→ EXTRACTED DATA
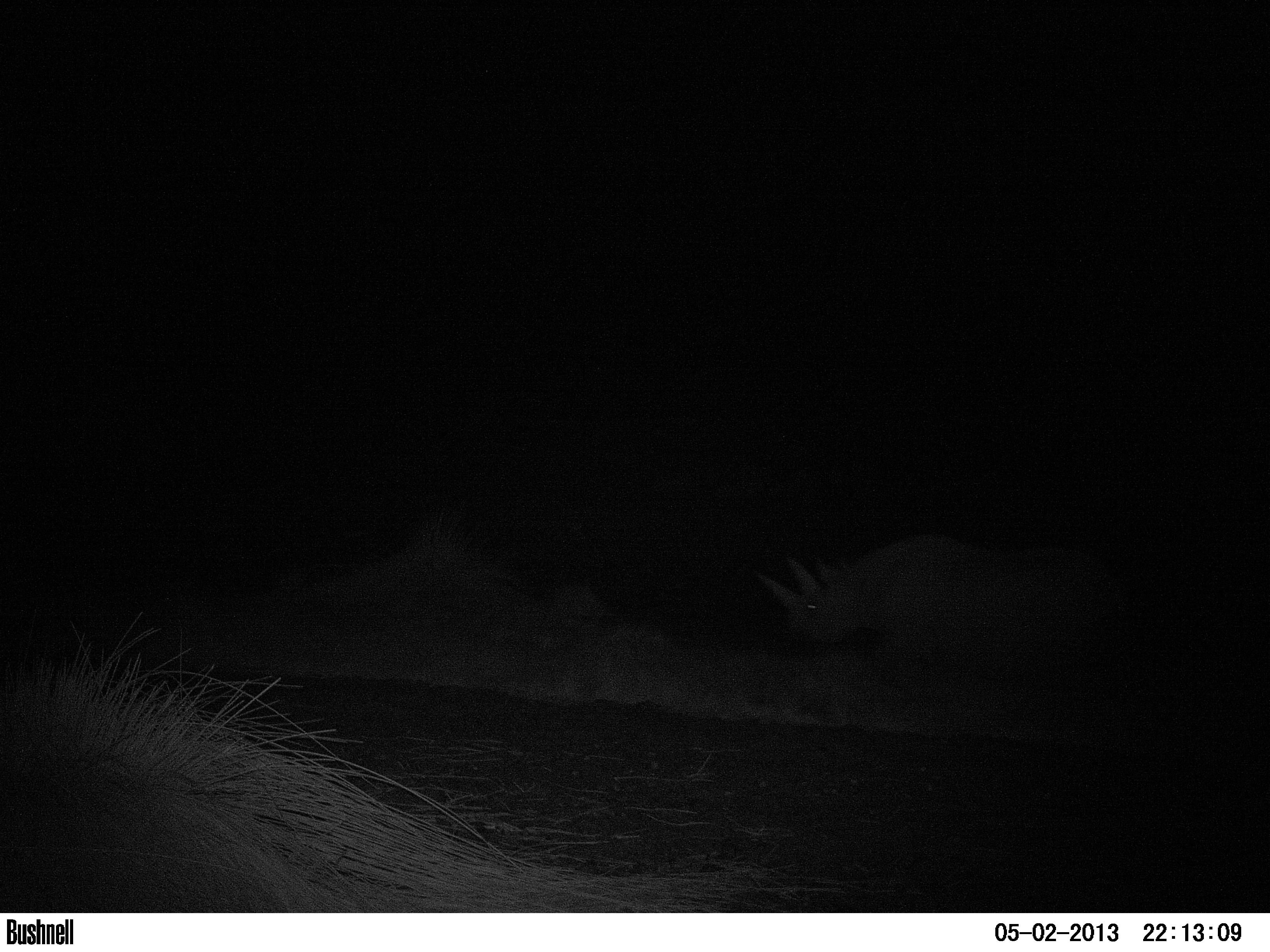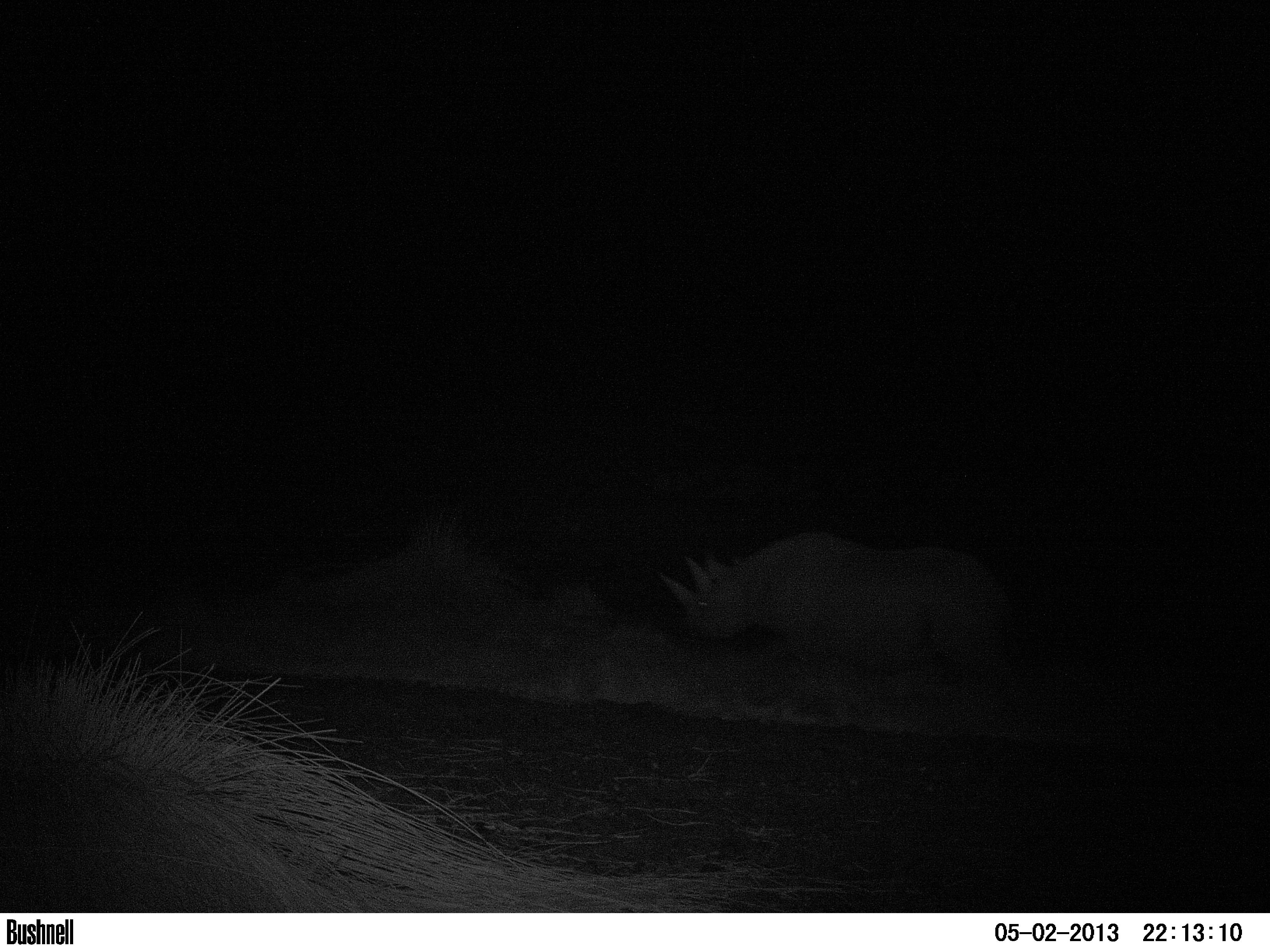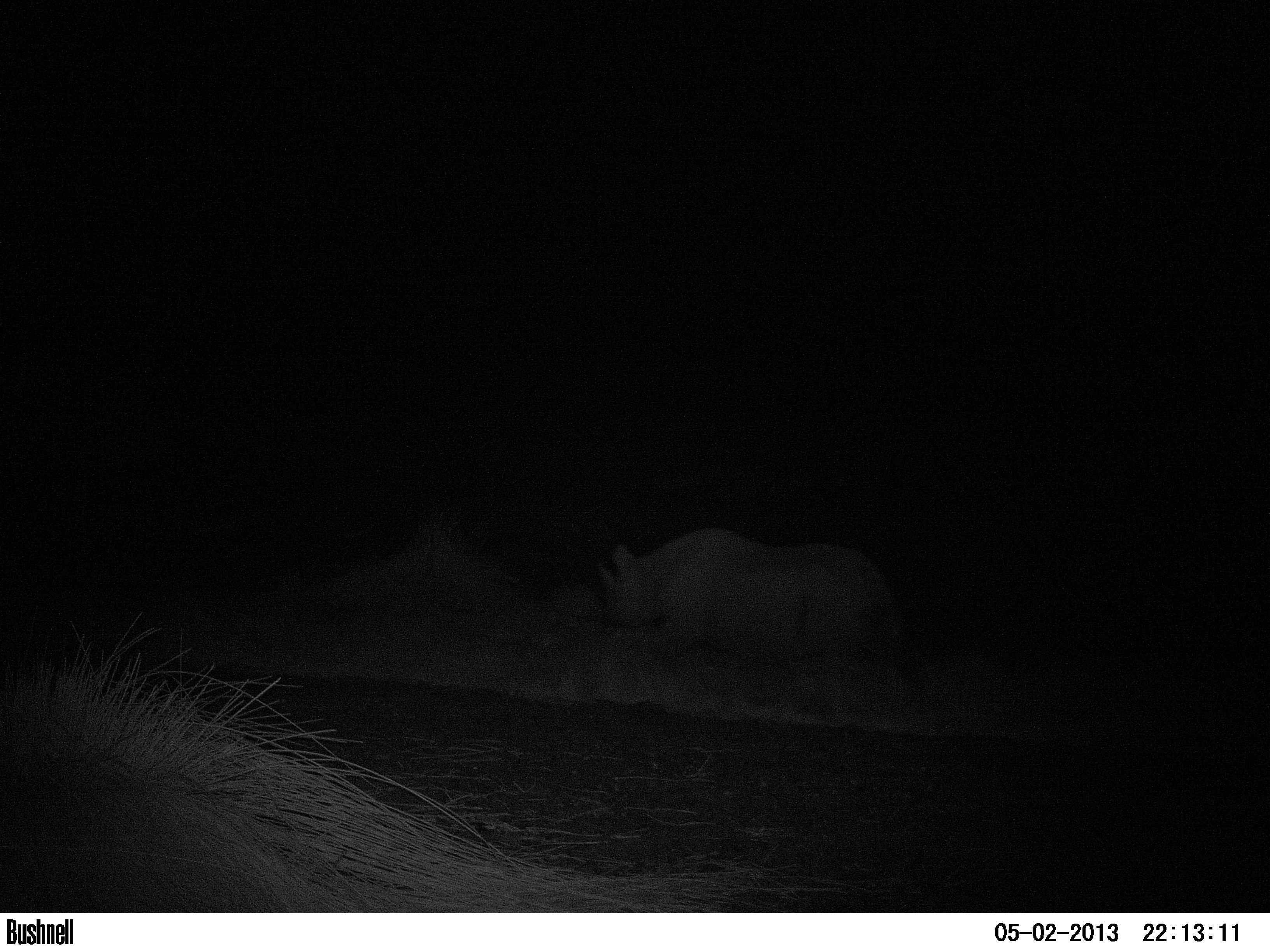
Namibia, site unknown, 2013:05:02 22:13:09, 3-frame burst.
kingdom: Animalia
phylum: Chordata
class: Mammalia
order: Perissodactyla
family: Rhinocerotidae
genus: Diceros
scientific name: Diceros bicornis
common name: black rhinoceros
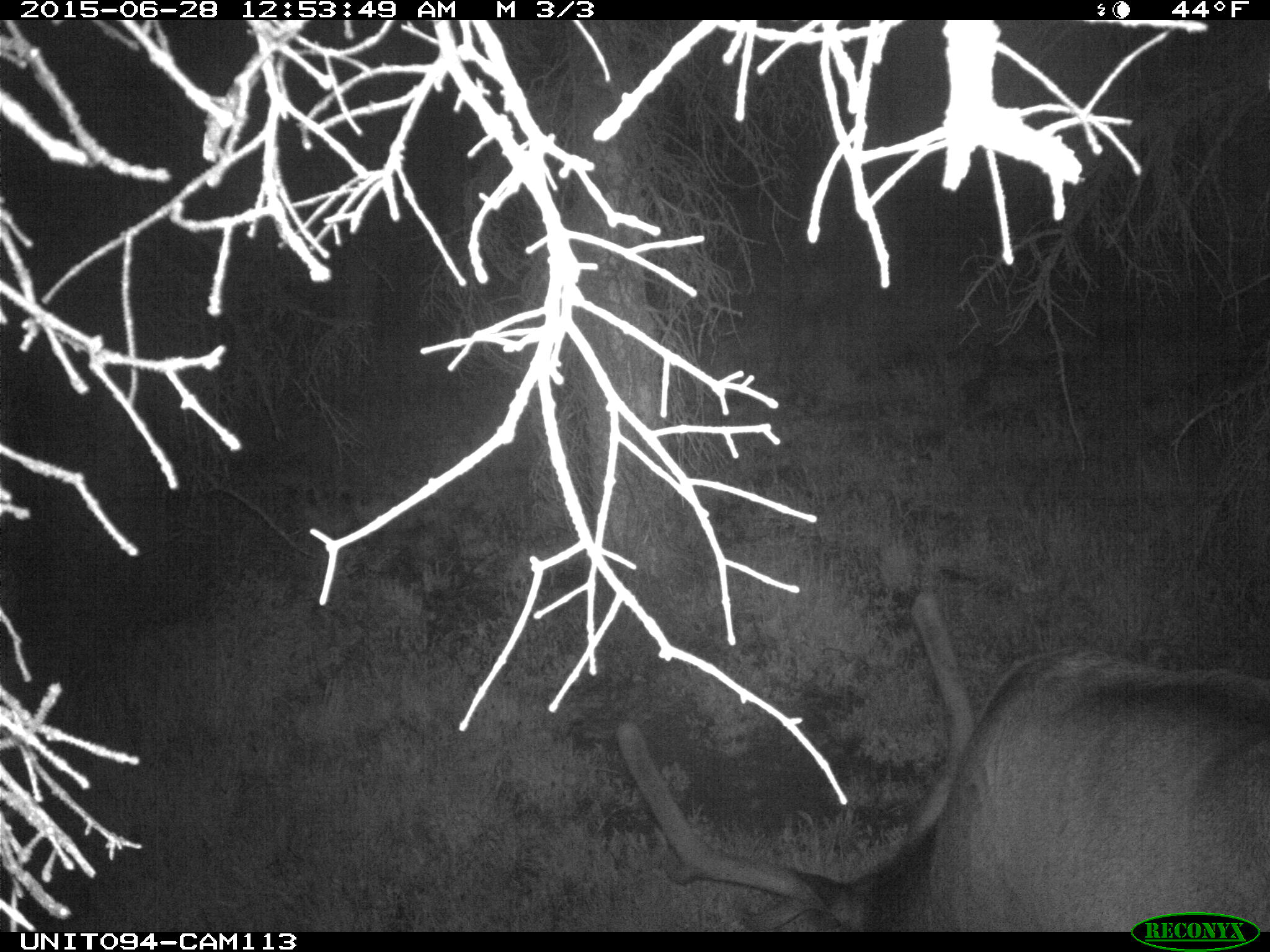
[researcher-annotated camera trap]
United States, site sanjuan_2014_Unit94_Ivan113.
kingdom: Animalia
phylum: Chordata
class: Mammalia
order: Artiodactyla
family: Cervidae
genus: Cervus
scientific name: Cervus elaphus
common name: red deer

→ EXERCISE DESCRIPTION
Output every line above exactly as it stands, and drop any picture.

→ RESULT
Namibia, site unknown, 2013:05:02 22:13:09, 3-frame burst.
kingdom: Animalia
phylum: Chordata
class: Mammalia
order: Perissodactyla
family: Rhinocerotidae
genus: Diceros
scientific name: Diceros bicornis
common name: black rhinoceros
[researcher-annotated camera trap]
United States, site sanjuan_2014_Unit94_Ivan113.
kingdom: Animalia
phylum: Chordata
class: Mammalia
order: Artiodactyla
family: Cervidae
genus: Cervus
scientific name: Cervus elaphus
common name: red deer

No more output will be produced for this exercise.